L’auteur du logiciel indique à https://mhogomchungu.github.io/zuluCrypt/

 *Quote:*   

> Les paquets de zuluCrypt que je fournis sont meilleurs que ceux fournis par les distributions pour les raisons suivantes :
> 
> 1) Mes paquets ne génèrent pas d’invite polkit nécessitant un mot de passe root lorsque les composants de l’interface graphique sont démarrés.
> 
> 2) Mes paquets fournissent des composants CLI qui fonctionnent à partir d’un compte utilisateur normal.

 

Je cherche à comprendre la raison qui pousse les distributions à utiliser la directive -DUSE_POLKIT=true ?

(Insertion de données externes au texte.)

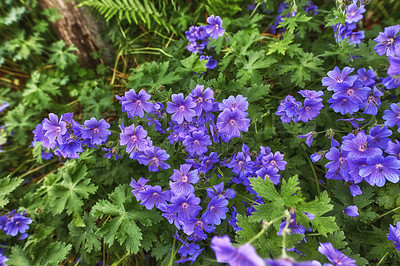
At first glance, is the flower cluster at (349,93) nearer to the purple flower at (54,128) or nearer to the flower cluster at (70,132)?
the flower cluster at (70,132)

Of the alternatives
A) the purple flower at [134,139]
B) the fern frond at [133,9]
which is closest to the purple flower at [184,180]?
the purple flower at [134,139]

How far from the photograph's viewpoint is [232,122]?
1669mm

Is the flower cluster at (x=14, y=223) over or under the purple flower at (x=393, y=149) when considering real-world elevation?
under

Et ainsi également invalider les outils CLI pour un utilisateur ordinaire.

Gentoo ne propose pas de drapeau policykit pour la version app-crypt/zulucrypt-5.4.0::gentoo par exemple.

Merci de donner un éclairage sur cette situation  :Smile: 

Est-il possible de fixer à posteriori le bit suid sur les composants CLI pour éviter une compilation ?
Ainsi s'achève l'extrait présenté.